6 critical collaborative leadership practices to engage diverse youth


Collaboration should be the way we do business for young people. We know that no one youth program can support every child’s needs and engage youth from every background. But by working in collaboration with other programs, we can bring our commitment to enriching the lives of young people to even more of them.

Sometimes, collaboration happens by accident. Not long ago, Minnesota 4-H staff in Kandiyohi County were meeting with staff from other local youth-serving organizations to find out how each of them could better meet the needs of immigrant youth. Immigrants and refugees now comprise more than 20 percent of the students in U.S. public schools, and this percentage is expected to grow to 30 percent by 2015. The number of English language learners has also increased, doubling in size from 1995 to 2005.

In both rural communities like Kandiyohi County and in urban ones, changing demographics have not only diversified the youth to be served, but have also opened doors to tapping into other youth programs’ specialty methods. In order to support a child's academic achievement and psychological well-being, we must work together to best create healthy and productive environments and relationships.

Krista Lautenschlager, program coordinator from Kandiyohi County 4-H, and a member of the Center’s diversity and inclusion shared learning cohort, explained that while they worked on the problem of how to increase their own programs’ reach by working together, they realized that by using collaborative leadership practices they could create, as described by Delgado and Rahani in 2005,  “environments that actively affirm newcomer youth’s original ethnic identities, while also supporting their ongoing self-exploration and transformation.”

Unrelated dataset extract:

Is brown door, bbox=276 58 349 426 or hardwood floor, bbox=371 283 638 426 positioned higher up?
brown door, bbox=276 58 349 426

Lots of thinking has been done on program leadership collaboration and how to do it well.  The Turning Point Leadership Development National Excellence Collaborative has identified six critical collaborative leadership practices:
  • Assessing the environment for collaboration – understanding the context for change before you act.
  • Creating clarity, visioning & mobilizing -- defining shared values and engaging people in positive action.
  • Building trust & creating safety – creating safe places for developing shared purpose and action.
  • Sharing power and influence—developing the synergy of people, organizations, and communities to accomplish goals.
  • Developing people—mentoring and coaching, committing to bringing out the best in others and realizing that people are your key asset.
  • Self-reflection – personal continuous quality improvement and being aware.
How have you as a youth work professional looked for opportunities to work together with other organizations to meet the needs of immigrant youth? How has your leadership style helped you to implement the key practices for collaboration into your practice? Does your community make serving immigrant youth a priority to make sure that young people are successful?

-- Judith Conway, Extension educator

You are welcome to comment on this blog post. We encourage civil discourse, including spirited disagreement. We will delete comments that contain profanity, pornography or hate speech--any remarks that attack or demean people because of their sex, race, ethnic group, etc.--as well as spam.
Print Friendly and PDF

Comments

  1. Thanks, Judith for bringing up this subject. Partnering with other organizations is essential for creating any sustainable program--especially for organizations that are not already rooted in a particular community--in order to create ownership. Only in this way can you really create common goals and vision and share power and influence. I know in my own practice, when I approach a potential collaboration in the spirit of humility (for what I can learn from those I'm hoping to collaborate with) and transparency (about my own intentions in wanting to collaborate), I find that this state of mind sets me up for success.